* O que se pede: Reproduz, sem qualquer alteração, o trecho do extrato do documento que começa nas palavras "Ao oferecimento deste" e termina depois de "arguido de falsos.".

* Extrato do documento:
++++++++++
A esta resposta pretendeu o Requerente retorquir através de um outro articulado que integrou (antes de mandado desentranhar) fls. 50/64 desta revisão[11]. Nesta peça, procurou o Requerente, invocando a aplicação ao caso da tramitação do processo sumário (concretamente do artigo 785º do CPC, ex vi do disposto no artigo 775º, nº 2 do CPC), responder ao que qualificou como dedução de “excepções” pelos Requeridos na respectiva resposta (nºs 1 a 39 dessa peça disponível, como já se disse, na aplicação habilus). Cumulativamente, integra este articulado desentranhado uma arguição de falsidade dirigida aos documentos 1 (fls. 29/32) e 3 (fls. 35/38) juntos pelos Requeridos com a respectiva resposta (nºs 40 a 47 da mesma peça consultada na mesma fonte).

1.2.1.1.

Ao oferecimento deste articulado suplementar do Requerente, reagiram os Requeridos através da reclamação de fls. 66/68, pedindo o seu desentranhamento, por não prever a respectiva existência a tramitação aplicável ao caso (o artigo 775º, nº 1 do CPC), juntando adicionalmente novas versões em original dos documentos que o Requerente havia arguido de falsos.
++++++++++
Entradas de perguntas espaciais
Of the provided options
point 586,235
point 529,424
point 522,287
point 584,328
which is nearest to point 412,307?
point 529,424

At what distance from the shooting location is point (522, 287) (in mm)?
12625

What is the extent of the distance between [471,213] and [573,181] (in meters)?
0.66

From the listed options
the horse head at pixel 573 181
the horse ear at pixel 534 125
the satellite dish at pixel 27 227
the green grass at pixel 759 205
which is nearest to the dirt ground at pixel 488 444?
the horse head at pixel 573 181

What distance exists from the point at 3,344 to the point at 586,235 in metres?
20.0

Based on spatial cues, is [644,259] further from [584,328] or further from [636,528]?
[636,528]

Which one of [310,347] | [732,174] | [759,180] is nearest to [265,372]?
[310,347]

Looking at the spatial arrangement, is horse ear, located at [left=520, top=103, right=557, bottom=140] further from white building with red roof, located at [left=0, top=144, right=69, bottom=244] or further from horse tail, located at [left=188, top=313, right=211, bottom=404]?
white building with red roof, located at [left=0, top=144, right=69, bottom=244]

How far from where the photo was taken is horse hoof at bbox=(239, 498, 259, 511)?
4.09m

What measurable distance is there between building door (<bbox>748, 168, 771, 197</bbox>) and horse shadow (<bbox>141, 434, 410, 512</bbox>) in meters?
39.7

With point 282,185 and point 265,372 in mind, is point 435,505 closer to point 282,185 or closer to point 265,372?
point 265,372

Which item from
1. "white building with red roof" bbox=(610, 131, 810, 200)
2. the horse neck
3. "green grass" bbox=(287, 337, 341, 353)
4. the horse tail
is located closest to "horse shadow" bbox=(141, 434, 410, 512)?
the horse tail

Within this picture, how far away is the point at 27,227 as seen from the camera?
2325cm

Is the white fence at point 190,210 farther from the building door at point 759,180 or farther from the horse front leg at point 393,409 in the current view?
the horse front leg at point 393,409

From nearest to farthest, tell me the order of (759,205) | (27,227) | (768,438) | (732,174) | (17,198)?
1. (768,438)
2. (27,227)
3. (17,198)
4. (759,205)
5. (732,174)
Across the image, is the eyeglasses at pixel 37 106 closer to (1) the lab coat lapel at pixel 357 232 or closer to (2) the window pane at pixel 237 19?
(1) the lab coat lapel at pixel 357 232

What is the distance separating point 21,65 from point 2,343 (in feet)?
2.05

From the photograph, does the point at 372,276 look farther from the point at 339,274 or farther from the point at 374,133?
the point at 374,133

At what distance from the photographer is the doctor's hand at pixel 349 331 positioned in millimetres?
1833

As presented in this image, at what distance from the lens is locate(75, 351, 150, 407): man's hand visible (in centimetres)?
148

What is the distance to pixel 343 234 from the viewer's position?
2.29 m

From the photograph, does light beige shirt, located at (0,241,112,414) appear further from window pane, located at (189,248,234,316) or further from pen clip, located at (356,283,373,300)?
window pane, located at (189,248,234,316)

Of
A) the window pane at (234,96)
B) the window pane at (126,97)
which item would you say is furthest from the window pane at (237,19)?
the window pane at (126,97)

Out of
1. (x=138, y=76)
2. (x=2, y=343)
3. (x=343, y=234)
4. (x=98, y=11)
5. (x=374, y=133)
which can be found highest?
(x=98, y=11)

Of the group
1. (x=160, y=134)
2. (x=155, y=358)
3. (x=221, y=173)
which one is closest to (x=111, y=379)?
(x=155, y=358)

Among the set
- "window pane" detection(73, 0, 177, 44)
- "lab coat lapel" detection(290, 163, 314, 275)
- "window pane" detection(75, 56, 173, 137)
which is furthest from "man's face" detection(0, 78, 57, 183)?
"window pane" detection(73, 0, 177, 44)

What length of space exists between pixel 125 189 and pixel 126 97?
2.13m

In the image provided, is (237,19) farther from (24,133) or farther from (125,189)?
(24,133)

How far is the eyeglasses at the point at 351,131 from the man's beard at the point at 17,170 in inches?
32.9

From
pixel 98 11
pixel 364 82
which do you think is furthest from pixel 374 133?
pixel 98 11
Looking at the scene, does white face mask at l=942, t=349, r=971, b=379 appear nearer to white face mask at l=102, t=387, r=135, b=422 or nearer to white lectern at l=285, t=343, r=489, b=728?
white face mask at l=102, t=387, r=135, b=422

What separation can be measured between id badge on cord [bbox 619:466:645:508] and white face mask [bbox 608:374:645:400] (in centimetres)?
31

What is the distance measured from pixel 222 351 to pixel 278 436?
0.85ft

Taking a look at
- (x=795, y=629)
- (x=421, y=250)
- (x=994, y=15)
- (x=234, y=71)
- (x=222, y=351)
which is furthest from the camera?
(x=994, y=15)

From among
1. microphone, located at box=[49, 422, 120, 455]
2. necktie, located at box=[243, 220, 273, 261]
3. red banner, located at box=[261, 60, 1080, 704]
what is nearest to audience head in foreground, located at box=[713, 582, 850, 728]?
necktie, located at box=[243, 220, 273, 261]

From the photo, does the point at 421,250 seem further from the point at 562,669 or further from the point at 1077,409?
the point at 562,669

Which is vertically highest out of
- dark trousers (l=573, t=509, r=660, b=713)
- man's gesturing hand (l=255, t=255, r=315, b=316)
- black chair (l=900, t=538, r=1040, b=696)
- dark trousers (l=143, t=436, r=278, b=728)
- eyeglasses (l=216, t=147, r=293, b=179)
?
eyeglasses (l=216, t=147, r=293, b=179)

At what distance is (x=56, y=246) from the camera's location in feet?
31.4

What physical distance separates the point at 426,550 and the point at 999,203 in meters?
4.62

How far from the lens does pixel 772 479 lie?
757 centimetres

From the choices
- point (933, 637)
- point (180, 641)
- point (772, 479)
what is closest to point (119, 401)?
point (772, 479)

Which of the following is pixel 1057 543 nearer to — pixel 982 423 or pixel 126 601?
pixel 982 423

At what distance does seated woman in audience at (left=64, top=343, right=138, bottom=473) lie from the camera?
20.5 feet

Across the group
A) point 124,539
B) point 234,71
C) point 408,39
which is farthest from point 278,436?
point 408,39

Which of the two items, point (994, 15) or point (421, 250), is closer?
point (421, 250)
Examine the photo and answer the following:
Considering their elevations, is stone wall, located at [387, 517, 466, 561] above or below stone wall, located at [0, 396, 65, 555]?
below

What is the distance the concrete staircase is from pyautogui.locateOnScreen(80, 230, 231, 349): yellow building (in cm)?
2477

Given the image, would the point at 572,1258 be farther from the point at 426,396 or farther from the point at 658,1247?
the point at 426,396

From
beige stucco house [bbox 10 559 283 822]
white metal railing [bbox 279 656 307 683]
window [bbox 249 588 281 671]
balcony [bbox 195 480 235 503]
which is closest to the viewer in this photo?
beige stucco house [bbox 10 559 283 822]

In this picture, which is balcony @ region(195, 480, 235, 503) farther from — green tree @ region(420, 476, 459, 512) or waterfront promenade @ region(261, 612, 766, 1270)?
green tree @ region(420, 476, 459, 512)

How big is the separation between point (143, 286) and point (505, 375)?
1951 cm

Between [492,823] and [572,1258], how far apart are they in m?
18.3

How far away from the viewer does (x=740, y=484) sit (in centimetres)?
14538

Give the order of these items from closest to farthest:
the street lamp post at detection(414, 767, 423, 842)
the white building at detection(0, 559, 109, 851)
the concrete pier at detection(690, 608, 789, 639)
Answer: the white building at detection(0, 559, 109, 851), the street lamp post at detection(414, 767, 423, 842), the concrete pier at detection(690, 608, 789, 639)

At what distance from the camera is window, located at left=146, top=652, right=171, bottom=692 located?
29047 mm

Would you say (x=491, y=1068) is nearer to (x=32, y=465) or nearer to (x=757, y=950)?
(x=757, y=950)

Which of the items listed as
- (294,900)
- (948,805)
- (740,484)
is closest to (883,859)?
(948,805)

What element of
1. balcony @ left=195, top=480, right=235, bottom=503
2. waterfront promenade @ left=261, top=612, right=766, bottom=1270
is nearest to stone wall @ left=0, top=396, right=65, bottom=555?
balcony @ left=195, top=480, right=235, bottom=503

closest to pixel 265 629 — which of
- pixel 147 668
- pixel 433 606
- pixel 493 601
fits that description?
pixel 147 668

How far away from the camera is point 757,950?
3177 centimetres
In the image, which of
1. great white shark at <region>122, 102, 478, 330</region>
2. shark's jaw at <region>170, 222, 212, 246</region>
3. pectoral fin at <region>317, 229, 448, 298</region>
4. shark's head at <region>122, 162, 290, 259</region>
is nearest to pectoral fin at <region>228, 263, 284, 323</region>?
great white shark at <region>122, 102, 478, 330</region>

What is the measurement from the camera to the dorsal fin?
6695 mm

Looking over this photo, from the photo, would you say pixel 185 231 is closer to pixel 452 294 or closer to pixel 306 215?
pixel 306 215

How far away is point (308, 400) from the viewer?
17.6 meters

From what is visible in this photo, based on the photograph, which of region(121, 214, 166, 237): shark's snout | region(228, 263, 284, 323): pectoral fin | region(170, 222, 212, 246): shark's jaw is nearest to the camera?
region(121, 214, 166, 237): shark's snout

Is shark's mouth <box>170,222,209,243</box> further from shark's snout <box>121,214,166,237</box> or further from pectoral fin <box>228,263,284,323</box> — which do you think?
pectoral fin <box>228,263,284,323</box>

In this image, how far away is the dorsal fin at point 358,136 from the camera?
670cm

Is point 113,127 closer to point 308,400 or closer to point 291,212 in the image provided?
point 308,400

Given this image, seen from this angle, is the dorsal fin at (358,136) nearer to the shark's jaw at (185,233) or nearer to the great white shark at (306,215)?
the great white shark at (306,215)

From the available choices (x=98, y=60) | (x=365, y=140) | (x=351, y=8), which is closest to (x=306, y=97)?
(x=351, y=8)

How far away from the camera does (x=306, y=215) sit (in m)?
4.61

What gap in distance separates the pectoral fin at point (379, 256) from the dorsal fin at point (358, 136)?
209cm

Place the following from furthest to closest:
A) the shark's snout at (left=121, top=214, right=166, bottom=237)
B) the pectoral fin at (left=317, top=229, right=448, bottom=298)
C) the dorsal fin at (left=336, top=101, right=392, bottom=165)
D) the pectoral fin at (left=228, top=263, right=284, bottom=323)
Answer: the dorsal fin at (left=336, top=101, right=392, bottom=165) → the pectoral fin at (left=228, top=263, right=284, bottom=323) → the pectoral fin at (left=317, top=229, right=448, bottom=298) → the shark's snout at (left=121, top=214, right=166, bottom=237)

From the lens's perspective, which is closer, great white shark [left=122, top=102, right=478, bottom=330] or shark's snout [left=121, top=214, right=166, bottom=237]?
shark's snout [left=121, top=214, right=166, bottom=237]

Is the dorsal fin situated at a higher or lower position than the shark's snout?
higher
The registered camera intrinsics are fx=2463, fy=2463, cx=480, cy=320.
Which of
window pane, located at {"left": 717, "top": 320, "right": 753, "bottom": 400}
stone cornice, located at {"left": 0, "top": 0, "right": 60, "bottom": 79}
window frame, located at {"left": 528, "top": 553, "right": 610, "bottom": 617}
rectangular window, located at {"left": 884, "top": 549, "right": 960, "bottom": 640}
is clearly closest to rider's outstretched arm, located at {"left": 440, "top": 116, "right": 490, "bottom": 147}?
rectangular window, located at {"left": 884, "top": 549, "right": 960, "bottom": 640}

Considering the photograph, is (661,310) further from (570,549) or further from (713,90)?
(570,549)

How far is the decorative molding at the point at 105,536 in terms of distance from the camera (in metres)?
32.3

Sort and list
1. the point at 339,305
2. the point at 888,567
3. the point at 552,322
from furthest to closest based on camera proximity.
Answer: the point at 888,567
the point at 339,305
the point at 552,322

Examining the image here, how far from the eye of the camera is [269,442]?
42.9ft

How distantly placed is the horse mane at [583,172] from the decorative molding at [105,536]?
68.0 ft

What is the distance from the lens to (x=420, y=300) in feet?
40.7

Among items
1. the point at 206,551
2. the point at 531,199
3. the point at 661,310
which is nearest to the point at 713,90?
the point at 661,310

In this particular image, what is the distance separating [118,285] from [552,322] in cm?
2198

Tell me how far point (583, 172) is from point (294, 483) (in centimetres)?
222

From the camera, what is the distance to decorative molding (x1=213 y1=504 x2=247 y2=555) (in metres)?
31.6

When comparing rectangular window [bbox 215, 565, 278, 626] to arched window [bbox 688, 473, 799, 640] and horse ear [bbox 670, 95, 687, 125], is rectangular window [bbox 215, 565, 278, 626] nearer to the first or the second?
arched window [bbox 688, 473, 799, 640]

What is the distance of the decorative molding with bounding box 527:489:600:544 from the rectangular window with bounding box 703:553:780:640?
++++++++++
* A resposta:
Ao oferecimento deste articulado suplementar do Requerente, reagiram os Requeridos através da reclamação de fls. 66/68, pedindo o seu desentranhamento, por não prever a respectiva existência a tramitação aplicável ao caso (o artigo 775º, nº 1 do CPC), juntando adicionalmente novas versões em original dos documentos que o Requerente havia arguido de falsos.